Nagrik is a 2015 Indian Marathi language mystery political film, directed by Jaypraad Desai and produced by Arti Sachin Chavan and co-produced by Dr.Sunil Chavan presented by Sachhi Entertainment and Ronak Bandelkar. The film is released on 12 June 2015.

Plot
Nagrik is set against the political backdrop of Maharashtra. Shyam Jagdale, the chief political correspondent of a leading Marathi daily called 'Aaj Mumbai' does an important exposé in his political column 'Nagrik'. This triggers off a series of events that uncovers the unholy nexus between politics, business and the media. Plans of Vikas Patil, the new rising star on the political horizon, are thwarted. Shyam becomes suspicious at the turn of events and smells a bigger conspiracy. But treading the path of truth has never been easy or forgiving.

=-=-=

[Set problem] In the Nagrik film description, what is the name of the Marathi daily where Shyam Jagdale works as chief political correspondent?

[Provided data]
=-=-=

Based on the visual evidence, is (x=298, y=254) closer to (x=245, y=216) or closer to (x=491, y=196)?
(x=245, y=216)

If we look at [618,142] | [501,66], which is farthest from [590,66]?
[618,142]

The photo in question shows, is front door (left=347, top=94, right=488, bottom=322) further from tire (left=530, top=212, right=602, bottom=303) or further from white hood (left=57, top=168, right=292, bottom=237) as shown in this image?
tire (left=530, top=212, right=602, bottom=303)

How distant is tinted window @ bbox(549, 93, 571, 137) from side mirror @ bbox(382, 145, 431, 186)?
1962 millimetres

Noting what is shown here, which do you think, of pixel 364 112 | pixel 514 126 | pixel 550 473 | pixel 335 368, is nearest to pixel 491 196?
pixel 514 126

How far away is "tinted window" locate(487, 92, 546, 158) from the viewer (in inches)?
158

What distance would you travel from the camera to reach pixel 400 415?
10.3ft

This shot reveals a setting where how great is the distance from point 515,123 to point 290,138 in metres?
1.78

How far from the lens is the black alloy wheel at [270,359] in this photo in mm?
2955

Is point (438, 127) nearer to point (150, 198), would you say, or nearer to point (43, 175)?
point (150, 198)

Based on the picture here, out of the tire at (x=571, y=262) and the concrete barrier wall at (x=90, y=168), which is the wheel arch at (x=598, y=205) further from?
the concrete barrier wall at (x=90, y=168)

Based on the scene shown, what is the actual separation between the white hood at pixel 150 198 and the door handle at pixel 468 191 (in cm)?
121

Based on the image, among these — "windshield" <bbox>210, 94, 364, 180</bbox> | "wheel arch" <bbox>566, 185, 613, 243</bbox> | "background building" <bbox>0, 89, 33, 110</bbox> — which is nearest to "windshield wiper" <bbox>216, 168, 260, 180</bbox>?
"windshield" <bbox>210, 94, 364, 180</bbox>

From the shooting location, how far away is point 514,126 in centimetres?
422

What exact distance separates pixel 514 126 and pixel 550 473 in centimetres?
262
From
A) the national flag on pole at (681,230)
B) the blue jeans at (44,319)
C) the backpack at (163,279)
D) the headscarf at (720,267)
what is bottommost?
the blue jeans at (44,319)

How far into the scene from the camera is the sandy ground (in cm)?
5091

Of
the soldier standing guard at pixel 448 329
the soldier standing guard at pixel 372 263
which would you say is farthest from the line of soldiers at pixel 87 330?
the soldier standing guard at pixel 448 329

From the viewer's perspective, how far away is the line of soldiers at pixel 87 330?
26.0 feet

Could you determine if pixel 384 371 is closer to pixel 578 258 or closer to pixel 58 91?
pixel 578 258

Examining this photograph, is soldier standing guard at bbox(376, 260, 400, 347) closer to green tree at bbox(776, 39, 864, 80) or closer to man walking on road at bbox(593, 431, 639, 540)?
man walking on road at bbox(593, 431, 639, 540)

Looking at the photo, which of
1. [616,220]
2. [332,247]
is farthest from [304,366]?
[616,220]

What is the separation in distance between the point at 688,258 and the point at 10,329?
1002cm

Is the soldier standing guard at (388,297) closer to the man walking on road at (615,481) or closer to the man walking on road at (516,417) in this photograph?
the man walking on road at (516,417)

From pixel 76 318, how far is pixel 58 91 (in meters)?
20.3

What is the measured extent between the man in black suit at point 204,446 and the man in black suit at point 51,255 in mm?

=-=-=

[Written response] Aaj Mumbai